Introducing our New Biomaterials Hub in the Philippines

Introducing our New Biomaterials Hub in the Philippines
Unveiling our new biomaterials hub in the Philippines

The materials business is similar to most other businesses: we compete on price and performance. But when you’re competing with plastics, you have to deal with a third factor: scale.

With our new biomaterials production facility in the Philippines, we’re ready to compete on all three. Here’s how:

  • Agriculture subsidizes our costs, since we start with big ag’s waste
  • Nature perfected performance, since we’re using natural fibers that evolved to keep coconut flesh cool in the tropical heat
  • Manufacturing partnerships are how we scale, plugging our tech into existing supply chains and facilities

This partnership in the central Philippines is special. We’re working with Lamac Multipurpose Cooperative, a network of 150,000 smallholder farmer owners who vote on decisions and share in profits. Lamac started as a community farm stand in the mountains of Cebu Island; its growth is a testament to Ellen Limocon’s leadership and an island full of hard work.

Our partnership includes the Philippines government, especially the Philippines Coconut Authority and the Department of Trade and Industry, which have provided physical infrastructure and removed barriers at every turn.

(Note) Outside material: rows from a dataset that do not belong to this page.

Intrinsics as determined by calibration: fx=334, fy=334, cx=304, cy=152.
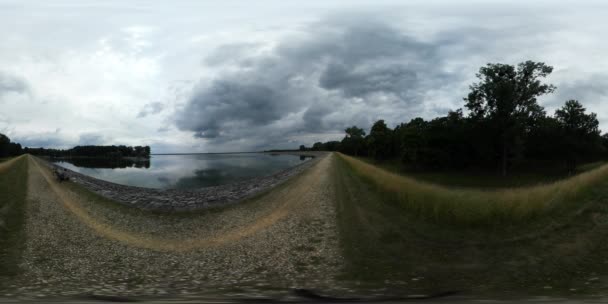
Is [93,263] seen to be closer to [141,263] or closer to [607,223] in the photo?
[141,263]

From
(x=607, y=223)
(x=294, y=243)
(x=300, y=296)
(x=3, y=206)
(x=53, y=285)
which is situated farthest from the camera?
(x=3, y=206)

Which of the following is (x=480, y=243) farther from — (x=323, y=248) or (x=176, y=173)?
(x=176, y=173)

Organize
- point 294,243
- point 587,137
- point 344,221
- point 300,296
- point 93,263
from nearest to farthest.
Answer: point 300,296
point 93,263
point 294,243
point 344,221
point 587,137

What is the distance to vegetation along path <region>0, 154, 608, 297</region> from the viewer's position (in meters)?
7.01

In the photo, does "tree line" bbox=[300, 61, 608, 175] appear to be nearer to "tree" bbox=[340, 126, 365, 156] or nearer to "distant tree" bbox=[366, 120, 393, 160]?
"distant tree" bbox=[366, 120, 393, 160]

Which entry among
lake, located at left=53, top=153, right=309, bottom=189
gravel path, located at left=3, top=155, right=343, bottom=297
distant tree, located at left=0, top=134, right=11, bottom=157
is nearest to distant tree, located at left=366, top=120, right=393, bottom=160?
lake, located at left=53, top=153, right=309, bottom=189

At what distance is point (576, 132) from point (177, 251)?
52.2 m

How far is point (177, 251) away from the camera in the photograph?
385 inches

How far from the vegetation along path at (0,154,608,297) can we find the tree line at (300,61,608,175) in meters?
30.5

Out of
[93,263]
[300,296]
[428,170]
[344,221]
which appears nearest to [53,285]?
[93,263]

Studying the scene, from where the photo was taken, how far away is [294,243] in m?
9.70

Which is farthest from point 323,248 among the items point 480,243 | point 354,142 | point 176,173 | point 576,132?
point 354,142

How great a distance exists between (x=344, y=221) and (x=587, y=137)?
47523mm

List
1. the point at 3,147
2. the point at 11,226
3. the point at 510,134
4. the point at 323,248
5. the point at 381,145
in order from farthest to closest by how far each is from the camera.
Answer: the point at 3,147, the point at 381,145, the point at 510,134, the point at 11,226, the point at 323,248
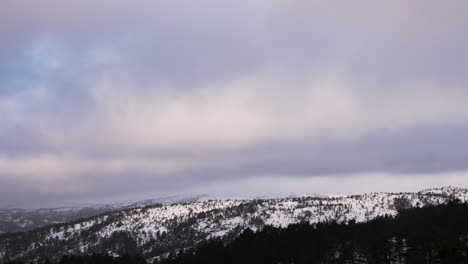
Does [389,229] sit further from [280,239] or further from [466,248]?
[466,248]

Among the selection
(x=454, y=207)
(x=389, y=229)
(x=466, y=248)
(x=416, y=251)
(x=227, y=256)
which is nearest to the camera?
(x=466, y=248)

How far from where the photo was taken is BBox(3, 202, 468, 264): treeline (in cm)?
12125

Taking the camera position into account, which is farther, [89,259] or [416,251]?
[89,259]

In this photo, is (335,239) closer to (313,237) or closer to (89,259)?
(313,237)

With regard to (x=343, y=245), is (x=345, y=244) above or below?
above

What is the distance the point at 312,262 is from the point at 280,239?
86.8ft

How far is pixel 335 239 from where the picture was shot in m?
143

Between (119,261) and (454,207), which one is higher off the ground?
(454,207)

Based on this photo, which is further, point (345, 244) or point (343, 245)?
point (345, 244)

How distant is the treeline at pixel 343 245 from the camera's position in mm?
121250

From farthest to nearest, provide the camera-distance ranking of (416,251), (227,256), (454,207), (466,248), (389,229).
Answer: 1. (454,207)
2. (389,229)
3. (227,256)
4. (416,251)
5. (466,248)

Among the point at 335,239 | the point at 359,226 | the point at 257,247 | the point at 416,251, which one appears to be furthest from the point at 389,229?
the point at 257,247

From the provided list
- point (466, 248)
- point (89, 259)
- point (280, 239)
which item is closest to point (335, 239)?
point (280, 239)

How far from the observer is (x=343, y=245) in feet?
447
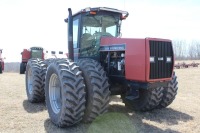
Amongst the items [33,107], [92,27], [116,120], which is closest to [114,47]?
[92,27]

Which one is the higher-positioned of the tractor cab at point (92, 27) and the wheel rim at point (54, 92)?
the tractor cab at point (92, 27)

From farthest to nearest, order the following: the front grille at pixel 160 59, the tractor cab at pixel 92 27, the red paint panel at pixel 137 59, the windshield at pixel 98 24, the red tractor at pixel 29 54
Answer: the red tractor at pixel 29 54, the windshield at pixel 98 24, the tractor cab at pixel 92 27, the front grille at pixel 160 59, the red paint panel at pixel 137 59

Our partnership stretches across to India, where machinery and materials expertise is disseminated through our tireless engineering team, and all the way to the UNDP and Nordic development agencies, which funded much of the buildout.

The result is an advanced biomaterials hub close to raw material and end users, competitive on cost and built to scale.

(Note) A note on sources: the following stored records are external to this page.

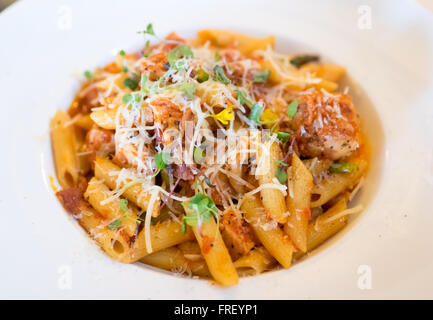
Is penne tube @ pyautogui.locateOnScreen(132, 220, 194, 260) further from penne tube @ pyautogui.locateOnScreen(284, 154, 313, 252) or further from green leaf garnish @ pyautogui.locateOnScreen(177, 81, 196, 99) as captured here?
green leaf garnish @ pyautogui.locateOnScreen(177, 81, 196, 99)

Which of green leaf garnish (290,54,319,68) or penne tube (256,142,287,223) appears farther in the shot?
green leaf garnish (290,54,319,68)

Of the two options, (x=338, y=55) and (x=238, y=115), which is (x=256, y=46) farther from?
(x=238, y=115)

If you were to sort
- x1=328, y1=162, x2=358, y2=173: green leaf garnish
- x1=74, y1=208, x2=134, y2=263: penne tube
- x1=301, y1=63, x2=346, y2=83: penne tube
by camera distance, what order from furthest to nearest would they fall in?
x1=301, y1=63, x2=346, y2=83: penne tube < x1=328, y1=162, x2=358, y2=173: green leaf garnish < x1=74, y1=208, x2=134, y2=263: penne tube

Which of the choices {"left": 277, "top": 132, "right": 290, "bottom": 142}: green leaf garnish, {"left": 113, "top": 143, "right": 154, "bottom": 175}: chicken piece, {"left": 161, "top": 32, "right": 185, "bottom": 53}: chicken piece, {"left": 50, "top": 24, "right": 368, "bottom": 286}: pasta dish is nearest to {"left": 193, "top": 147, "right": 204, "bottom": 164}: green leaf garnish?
{"left": 50, "top": 24, "right": 368, "bottom": 286}: pasta dish

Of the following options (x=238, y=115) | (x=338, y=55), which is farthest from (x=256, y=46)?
(x=238, y=115)

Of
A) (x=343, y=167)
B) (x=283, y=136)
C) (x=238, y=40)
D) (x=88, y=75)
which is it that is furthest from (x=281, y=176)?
(x=88, y=75)

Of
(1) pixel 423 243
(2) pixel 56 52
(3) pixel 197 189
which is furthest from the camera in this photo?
(2) pixel 56 52

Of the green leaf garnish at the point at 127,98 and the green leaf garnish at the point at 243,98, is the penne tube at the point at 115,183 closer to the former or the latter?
the green leaf garnish at the point at 127,98

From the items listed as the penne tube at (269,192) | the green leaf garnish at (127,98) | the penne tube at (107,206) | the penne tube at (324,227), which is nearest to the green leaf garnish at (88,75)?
A: the green leaf garnish at (127,98)

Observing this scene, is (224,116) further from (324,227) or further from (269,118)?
(324,227)
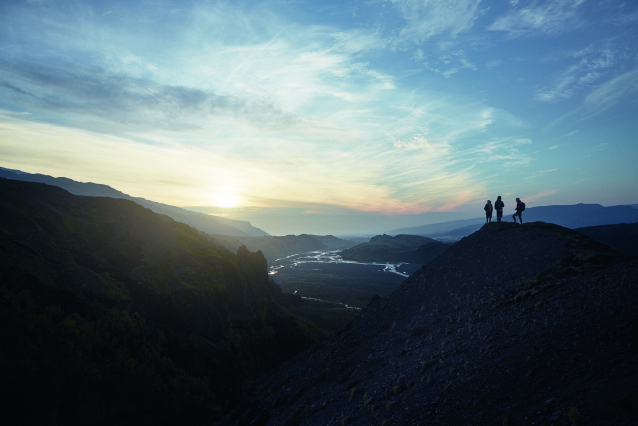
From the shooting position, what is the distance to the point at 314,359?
100.0 ft

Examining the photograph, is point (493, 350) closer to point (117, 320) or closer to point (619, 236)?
point (117, 320)

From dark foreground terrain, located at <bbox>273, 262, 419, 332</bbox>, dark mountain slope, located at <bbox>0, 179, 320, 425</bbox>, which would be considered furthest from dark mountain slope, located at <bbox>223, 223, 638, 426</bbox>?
dark foreground terrain, located at <bbox>273, 262, 419, 332</bbox>

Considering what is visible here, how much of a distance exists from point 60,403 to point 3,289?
10685 millimetres

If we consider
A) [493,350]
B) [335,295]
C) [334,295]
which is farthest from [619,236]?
[493,350]

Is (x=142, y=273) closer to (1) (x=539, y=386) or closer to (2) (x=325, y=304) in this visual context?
(1) (x=539, y=386)

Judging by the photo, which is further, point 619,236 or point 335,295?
point 619,236

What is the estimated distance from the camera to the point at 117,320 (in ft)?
88.8

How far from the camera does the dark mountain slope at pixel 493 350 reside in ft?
33.1

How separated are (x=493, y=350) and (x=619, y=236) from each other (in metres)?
161

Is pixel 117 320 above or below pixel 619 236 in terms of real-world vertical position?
above

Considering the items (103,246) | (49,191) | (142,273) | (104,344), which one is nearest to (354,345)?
(104,344)

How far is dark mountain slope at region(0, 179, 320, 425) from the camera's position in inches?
811

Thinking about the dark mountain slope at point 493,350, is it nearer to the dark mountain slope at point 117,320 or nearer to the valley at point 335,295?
the dark mountain slope at point 117,320

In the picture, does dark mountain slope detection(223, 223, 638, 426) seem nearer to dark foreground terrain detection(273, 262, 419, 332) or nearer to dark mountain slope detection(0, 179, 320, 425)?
dark mountain slope detection(0, 179, 320, 425)
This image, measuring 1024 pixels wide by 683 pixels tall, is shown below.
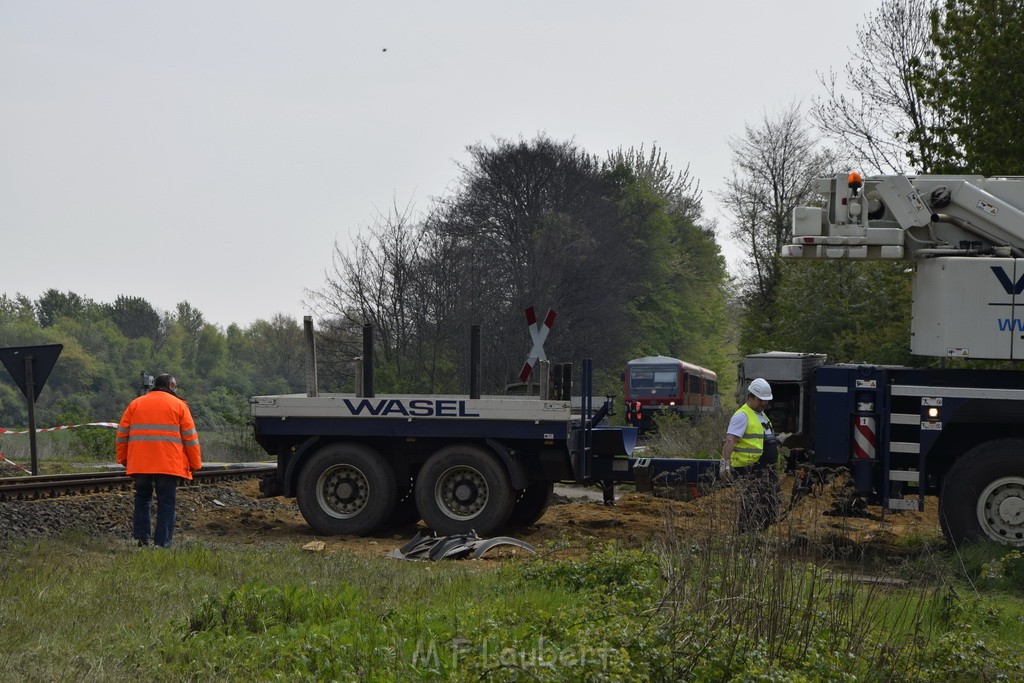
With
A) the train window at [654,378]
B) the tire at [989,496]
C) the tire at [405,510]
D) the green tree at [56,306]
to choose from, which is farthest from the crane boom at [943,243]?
the green tree at [56,306]

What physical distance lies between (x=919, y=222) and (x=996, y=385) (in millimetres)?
1732

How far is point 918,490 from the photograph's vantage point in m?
11.4

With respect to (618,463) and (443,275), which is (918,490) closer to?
(618,463)

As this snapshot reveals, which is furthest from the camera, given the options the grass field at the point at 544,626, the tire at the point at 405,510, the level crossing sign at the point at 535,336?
the level crossing sign at the point at 535,336

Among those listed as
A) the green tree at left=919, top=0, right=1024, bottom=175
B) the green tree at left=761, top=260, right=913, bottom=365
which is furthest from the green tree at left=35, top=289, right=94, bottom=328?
the green tree at left=919, top=0, right=1024, bottom=175

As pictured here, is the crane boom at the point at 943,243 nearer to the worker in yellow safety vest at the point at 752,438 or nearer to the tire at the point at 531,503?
the worker in yellow safety vest at the point at 752,438

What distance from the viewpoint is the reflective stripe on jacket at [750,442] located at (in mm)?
11547

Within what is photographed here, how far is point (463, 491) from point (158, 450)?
3257mm

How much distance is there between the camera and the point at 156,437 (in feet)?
37.6

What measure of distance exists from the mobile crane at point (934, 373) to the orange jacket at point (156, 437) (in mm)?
5682

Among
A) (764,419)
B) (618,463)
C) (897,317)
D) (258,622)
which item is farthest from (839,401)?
(897,317)

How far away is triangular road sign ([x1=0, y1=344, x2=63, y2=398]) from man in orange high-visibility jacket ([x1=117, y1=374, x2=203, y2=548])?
7955 mm

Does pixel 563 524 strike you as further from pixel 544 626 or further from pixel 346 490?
pixel 544 626

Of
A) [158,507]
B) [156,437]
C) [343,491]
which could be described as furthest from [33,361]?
[158,507]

It’s an achievement on its own and it’s a model for how we grow. 400 billion kg of plastic will be produced this year and new plastic factories are still being built, so we’d better grow fast.

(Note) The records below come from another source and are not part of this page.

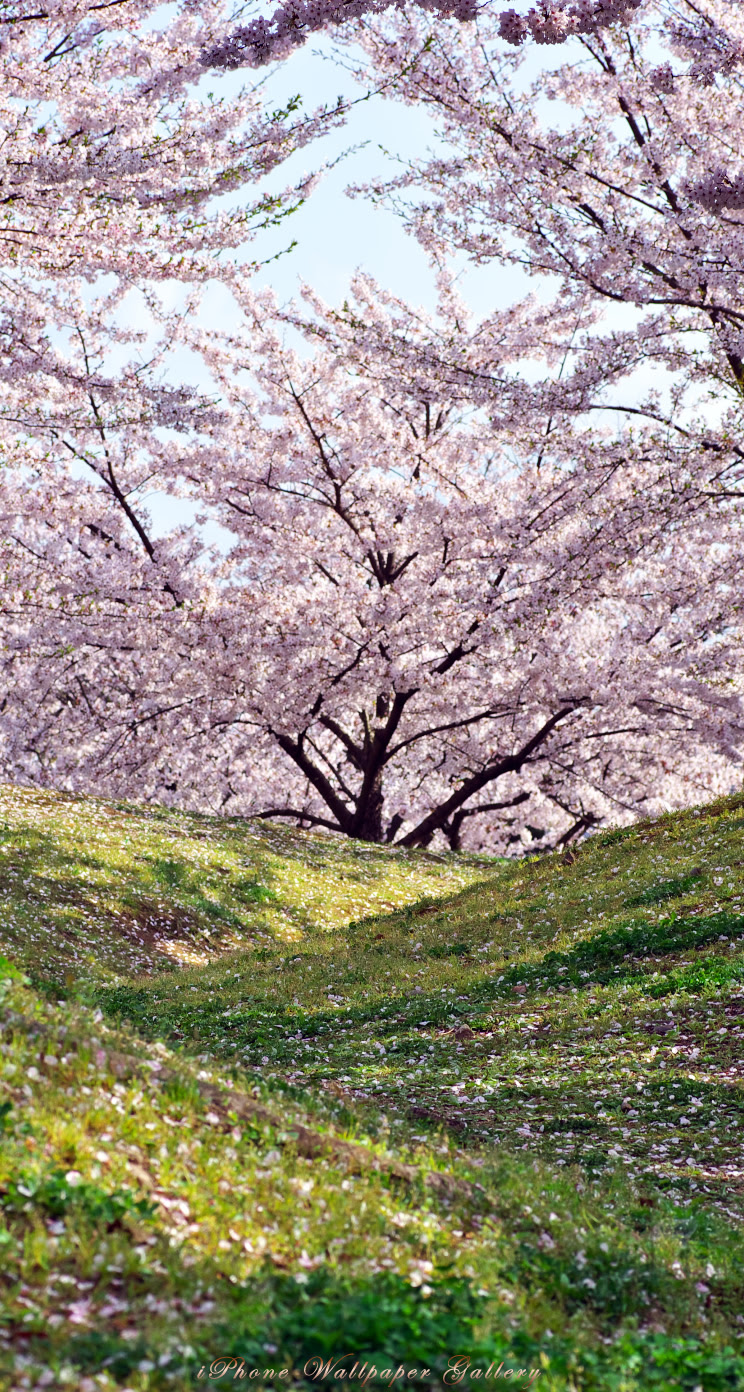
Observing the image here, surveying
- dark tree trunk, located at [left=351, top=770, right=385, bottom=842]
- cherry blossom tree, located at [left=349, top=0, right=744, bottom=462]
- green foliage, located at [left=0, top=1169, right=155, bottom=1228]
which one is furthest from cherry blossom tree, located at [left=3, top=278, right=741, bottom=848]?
green foliage, located at [left=0, top=1169, right=155, bottom=1228]

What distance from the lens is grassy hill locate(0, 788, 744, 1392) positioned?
184 inches

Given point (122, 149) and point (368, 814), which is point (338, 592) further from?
point (122, 149)

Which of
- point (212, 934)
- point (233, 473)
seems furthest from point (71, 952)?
point (233, 473)

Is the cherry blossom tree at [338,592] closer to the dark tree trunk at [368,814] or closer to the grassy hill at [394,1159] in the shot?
the dark tree trunk at [368,814]

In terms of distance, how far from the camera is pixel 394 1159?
6844 mm

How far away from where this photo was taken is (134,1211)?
17.4ft

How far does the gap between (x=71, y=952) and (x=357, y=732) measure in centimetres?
2605

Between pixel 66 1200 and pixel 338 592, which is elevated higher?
pixel 338 592

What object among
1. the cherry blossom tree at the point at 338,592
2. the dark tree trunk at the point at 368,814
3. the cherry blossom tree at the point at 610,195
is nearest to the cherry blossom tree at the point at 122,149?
the cherry blossom tree at the point at 610,195

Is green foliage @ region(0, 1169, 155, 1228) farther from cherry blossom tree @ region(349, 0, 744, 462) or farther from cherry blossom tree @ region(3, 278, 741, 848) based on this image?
cherry blossom tree @ region(3, 278, 741, 848)

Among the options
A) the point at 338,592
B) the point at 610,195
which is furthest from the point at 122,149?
the point at 338,592

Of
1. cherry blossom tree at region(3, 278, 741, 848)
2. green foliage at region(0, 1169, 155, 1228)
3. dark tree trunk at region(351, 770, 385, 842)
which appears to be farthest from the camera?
dark tree trunk at region(351, 770, 385, 842)

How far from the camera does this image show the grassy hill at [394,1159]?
468 centimetres

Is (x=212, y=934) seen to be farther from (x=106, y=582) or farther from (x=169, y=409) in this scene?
(x=106, y=582)
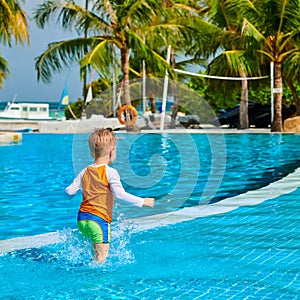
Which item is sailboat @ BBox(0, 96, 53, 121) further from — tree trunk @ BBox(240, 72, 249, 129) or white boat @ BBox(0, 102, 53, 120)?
tree trunk @ BBox(240, 72, 249, 129)

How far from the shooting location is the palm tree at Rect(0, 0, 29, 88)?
19.2m

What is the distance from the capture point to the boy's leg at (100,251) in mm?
3783

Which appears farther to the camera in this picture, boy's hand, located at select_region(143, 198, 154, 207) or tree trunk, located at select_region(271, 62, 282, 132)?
tree trunk, located at select_region(271, 62, 282, 132)

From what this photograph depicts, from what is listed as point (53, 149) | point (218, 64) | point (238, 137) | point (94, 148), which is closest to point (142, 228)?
point (94, 148)

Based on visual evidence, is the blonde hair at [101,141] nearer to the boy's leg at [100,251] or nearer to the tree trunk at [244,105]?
the boy's leg at [100,251]

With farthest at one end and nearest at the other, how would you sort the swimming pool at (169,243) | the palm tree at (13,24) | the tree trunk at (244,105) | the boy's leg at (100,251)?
the tree trunk at (244,105)
the palm tree at (13,24)
the boy's leg at (100,251)
the swimming pool at (169,243)

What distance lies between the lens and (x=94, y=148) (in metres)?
3.76

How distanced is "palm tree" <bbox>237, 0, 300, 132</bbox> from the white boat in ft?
96.0

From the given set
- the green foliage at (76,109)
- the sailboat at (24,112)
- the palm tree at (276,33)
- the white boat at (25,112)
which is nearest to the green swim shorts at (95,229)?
the palm tree at (276,33)

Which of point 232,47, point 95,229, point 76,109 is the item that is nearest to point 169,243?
point 95,229

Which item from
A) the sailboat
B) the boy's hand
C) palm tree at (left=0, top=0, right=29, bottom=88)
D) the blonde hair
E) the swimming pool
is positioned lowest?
Answer: the swimming pool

The positive impacts of this facility are way too many to list; we’ll explore each and discover even more in the months to come. For now, I will just recognize the impact it’s having on local kids, who see coconut fiber stitched into insulated packaging down the street and now ask their parents, like our Operations Director Julius, why more plastic stuff they buy and use isn’t made with local, natural materials instead.